In recent month, the state of the Baltic economies has deteriorated quite significantly. First of all, consumer price inflation have gotten worse and worse, with Estonia seeing an inflation rate of 11.4%, Lithuania an inflation rate of 11.7% and Latvia an inflation rate of 17.5%.

And while Claus Vistesen is not yet willing to call the Baltic downturn a recession, I am (at least with regard to Estonia and Latvia). While there are no official confirmation of that yet in the form of quarterly changes in GDP (or for that matter, NBER-style coincident indicator index), there are yearly changes available. And we saw in Latvia
how year over year growth nose dived, from 8.0% to just 3.6%.
A decline in 4.4%: points between two quarters almost certainly imply negative quarterly growth.

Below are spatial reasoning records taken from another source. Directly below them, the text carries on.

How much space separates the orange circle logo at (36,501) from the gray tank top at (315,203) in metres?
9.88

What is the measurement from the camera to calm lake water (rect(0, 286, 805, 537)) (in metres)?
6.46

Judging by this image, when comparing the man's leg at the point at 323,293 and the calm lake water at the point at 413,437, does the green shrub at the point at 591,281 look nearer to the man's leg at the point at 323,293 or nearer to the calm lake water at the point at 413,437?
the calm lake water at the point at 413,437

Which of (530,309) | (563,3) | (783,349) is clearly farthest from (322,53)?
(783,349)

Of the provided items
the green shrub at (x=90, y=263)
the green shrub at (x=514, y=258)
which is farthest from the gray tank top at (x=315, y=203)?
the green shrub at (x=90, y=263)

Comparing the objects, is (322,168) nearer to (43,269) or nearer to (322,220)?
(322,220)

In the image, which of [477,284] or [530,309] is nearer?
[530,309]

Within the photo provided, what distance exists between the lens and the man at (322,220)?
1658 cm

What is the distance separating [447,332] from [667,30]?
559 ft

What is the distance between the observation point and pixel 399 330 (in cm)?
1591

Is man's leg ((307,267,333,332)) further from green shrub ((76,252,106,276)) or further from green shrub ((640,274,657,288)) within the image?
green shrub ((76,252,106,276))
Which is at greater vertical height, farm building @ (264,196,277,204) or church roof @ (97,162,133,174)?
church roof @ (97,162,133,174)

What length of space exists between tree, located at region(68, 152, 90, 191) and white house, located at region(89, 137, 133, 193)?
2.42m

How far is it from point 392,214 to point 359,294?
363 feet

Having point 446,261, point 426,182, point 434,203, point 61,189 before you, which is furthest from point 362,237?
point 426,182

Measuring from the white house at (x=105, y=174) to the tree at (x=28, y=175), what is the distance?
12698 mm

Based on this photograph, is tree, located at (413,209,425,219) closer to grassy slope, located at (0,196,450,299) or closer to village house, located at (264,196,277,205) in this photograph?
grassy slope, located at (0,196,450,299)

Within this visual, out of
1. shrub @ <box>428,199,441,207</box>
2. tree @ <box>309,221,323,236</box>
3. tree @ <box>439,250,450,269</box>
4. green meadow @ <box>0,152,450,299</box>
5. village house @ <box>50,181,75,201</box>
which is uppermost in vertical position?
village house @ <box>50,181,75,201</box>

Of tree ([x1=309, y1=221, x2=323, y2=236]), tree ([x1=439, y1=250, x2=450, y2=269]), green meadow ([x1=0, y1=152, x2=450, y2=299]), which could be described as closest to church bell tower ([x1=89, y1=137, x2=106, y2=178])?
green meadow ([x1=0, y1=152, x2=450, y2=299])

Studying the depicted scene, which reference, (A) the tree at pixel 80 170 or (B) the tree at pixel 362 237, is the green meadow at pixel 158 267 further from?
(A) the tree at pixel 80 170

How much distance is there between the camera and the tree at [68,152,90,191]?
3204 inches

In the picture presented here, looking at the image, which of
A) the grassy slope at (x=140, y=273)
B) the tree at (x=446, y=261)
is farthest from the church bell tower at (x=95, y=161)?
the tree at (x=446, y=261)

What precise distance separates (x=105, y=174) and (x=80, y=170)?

In Lithuania on the other hand, quarterly growth could be on the plus side, if only slightly, as the decline in year over year growth was just from 8.0% to 6.4%. For Estonia, no preliminary GDP figures are available, but sharp declines in retail sales and industrial production on even year over year terms clearly indicate that Estonia is in a recession.

Given the fixed exchange rate policy, this economic downturn will likely result in a significant downturn in inflation. And given the strong microeconomic fundamentals, the Baltic economies should eventually recover and again see rapid economic growth. But hadn't they copied the ECB's inflationary policies this boom-bust cycle wouldn't have happened and would have passed faster than it now will.